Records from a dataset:
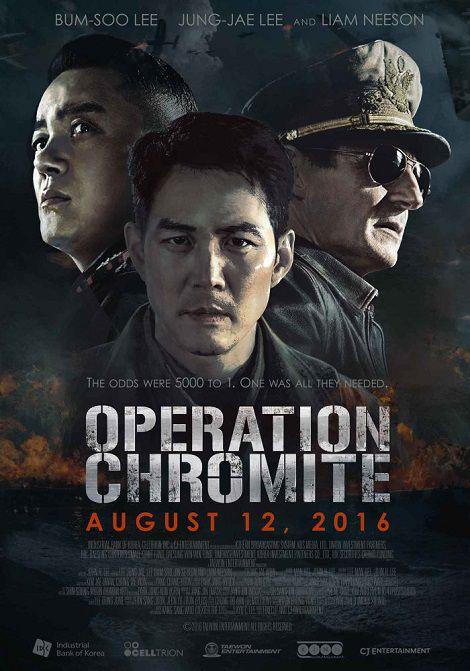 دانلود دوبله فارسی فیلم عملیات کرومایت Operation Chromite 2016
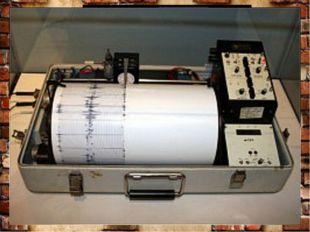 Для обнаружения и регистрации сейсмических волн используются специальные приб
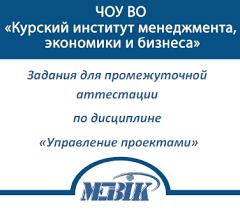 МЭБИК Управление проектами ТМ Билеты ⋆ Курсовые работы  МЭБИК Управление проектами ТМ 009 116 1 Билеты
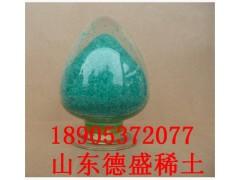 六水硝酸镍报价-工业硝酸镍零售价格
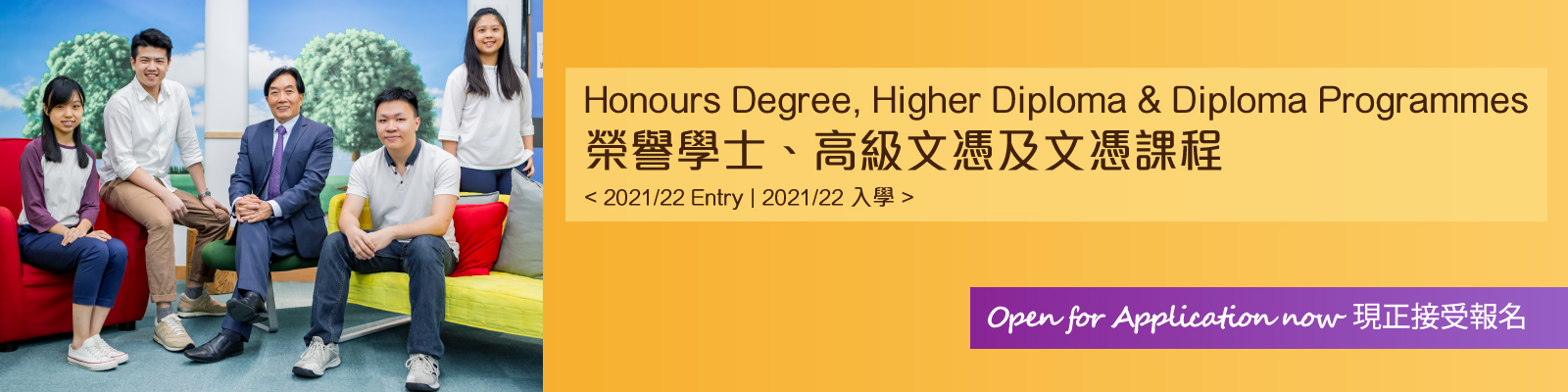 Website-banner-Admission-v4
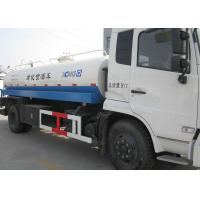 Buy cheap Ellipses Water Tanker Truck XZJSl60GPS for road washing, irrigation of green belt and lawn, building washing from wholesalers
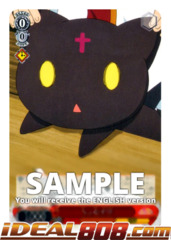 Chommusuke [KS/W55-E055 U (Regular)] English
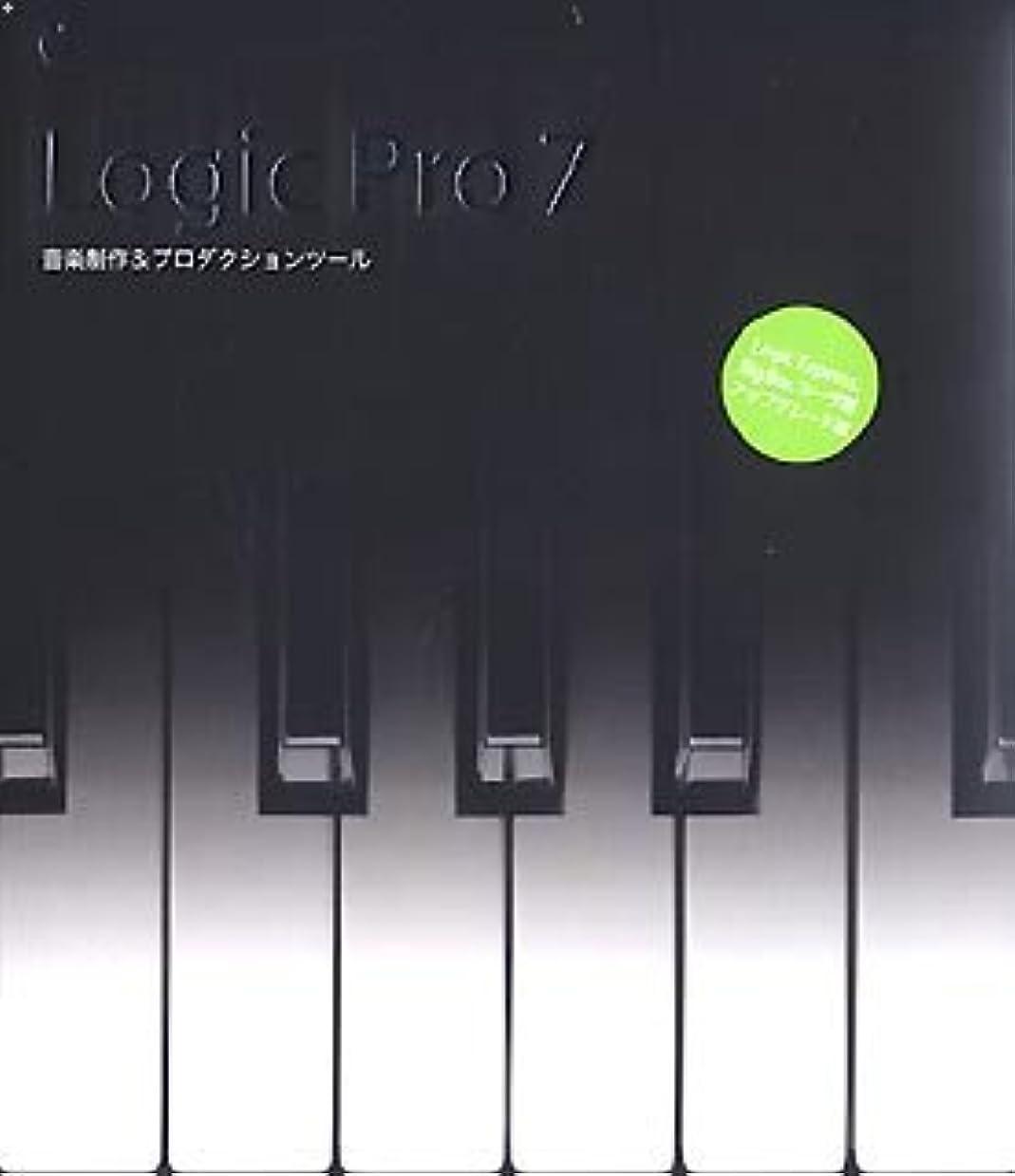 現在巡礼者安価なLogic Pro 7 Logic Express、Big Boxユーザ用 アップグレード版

Exercise>
Leaving the pictures aside, give back all the records exactly as they are.

Answer for the task>
 دانلود دوبله فارسی فیلم عملیات کرومایت Operation Chromite 2016
 Для обнаружения и регистрации сейсмических волн используются специальные приб
 МЭБИК Управление проектами ТМ Билеты ⋆ Курсовые работы  МЭБИК Управление проектами ТМ 009 116 1 Билеты
 六水硝酸镍报价-工业硝酸镍零售价格
 Website-banner-Admission-v4
 Buy cheap Ellipses Water Tanker Truck XZJSl60GPS for road washing, irrigation of green belt and lawn, building washing from wholesalers
 Chommusuke [KS/W55-E055 U (Regular)] English
 現在巡礼者安価なLogic Pro 7 Logic Express、Big Boxユーザ用 アップグレード版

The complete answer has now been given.